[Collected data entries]
^^^^

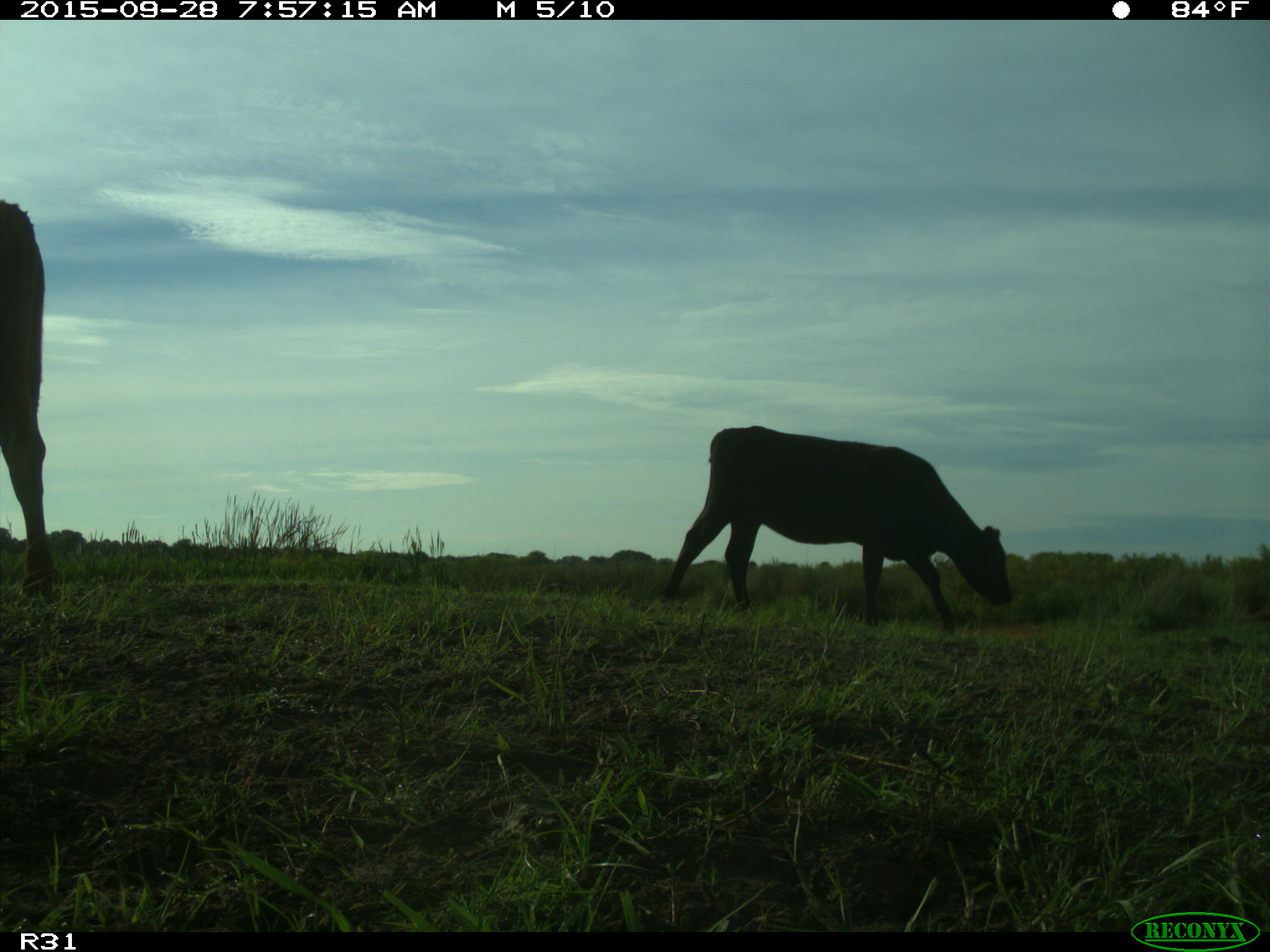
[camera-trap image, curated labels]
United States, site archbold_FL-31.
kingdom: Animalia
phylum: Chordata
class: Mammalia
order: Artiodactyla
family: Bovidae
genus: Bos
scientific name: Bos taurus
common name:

^^^^

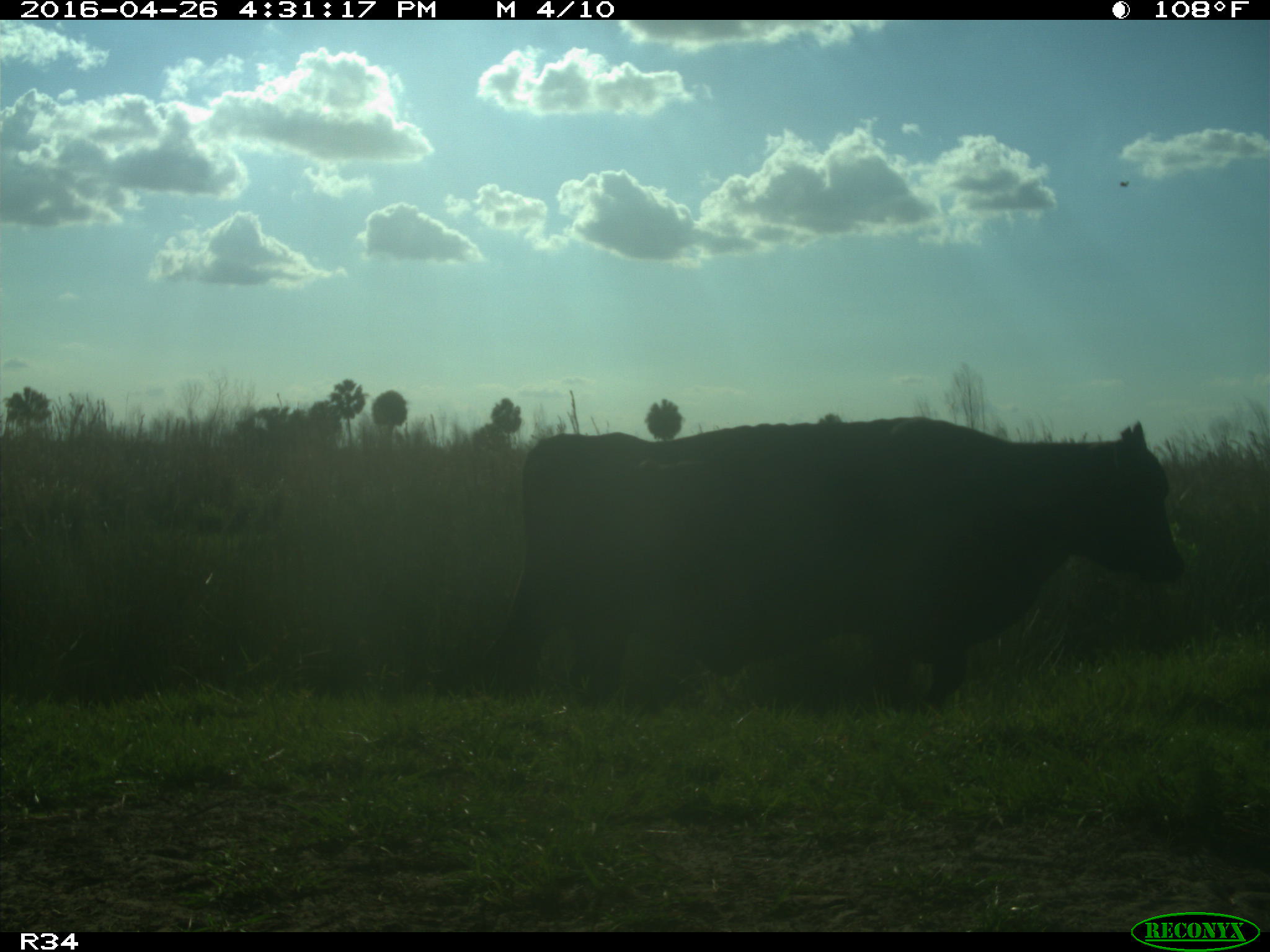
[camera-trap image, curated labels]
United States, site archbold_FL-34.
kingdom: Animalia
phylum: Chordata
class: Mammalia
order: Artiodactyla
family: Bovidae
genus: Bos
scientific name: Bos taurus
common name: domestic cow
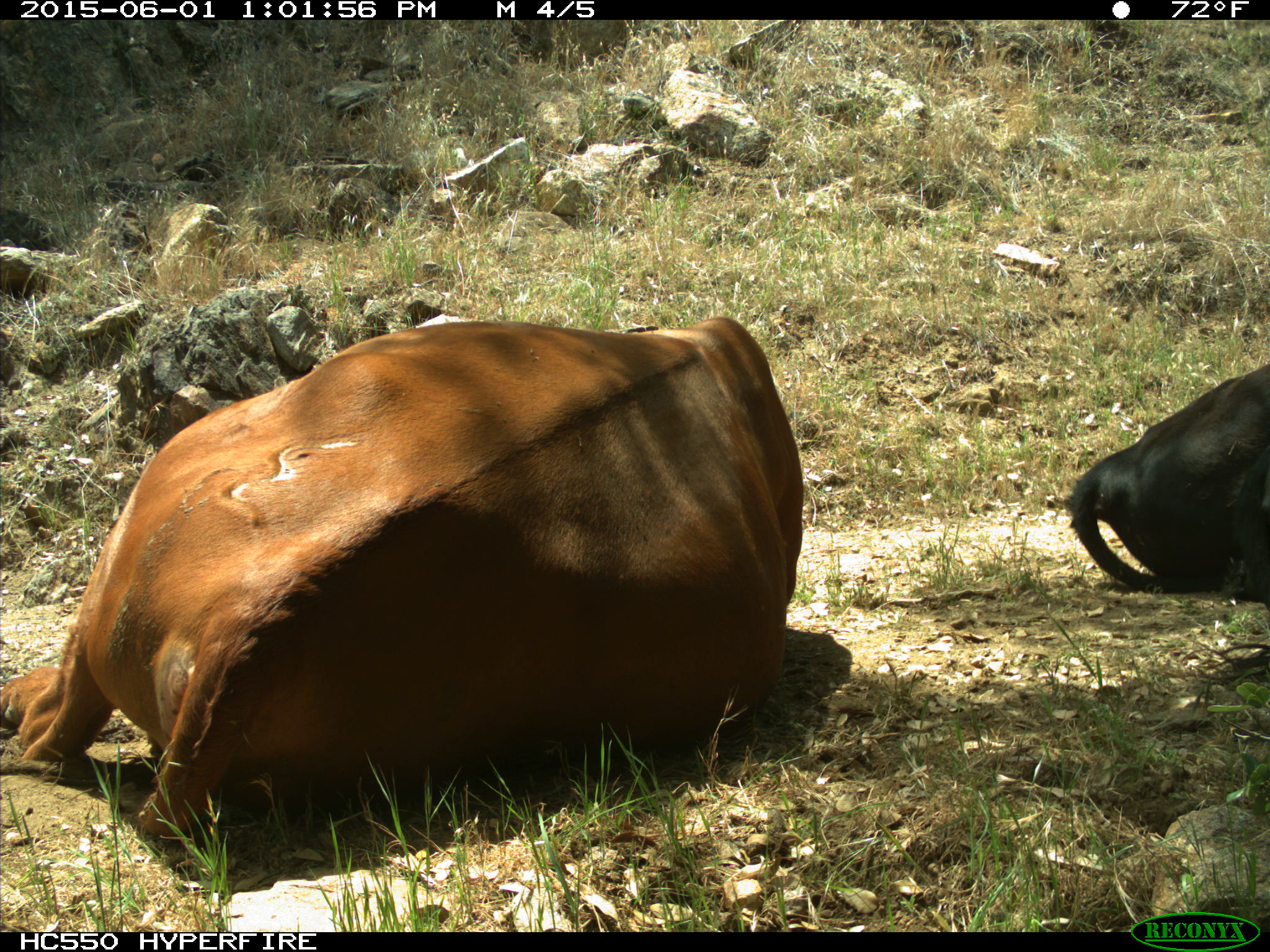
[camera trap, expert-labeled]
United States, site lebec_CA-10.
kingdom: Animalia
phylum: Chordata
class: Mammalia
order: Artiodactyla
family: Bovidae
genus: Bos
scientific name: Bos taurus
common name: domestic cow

^^^^

§ **To do**
Search the entries above for the word "United", and copy every line where it occurs.

§ **Result**
United States, site archbold_FL-31.
United States, site archbold_FL-34.
United States, site lebec_CA-10.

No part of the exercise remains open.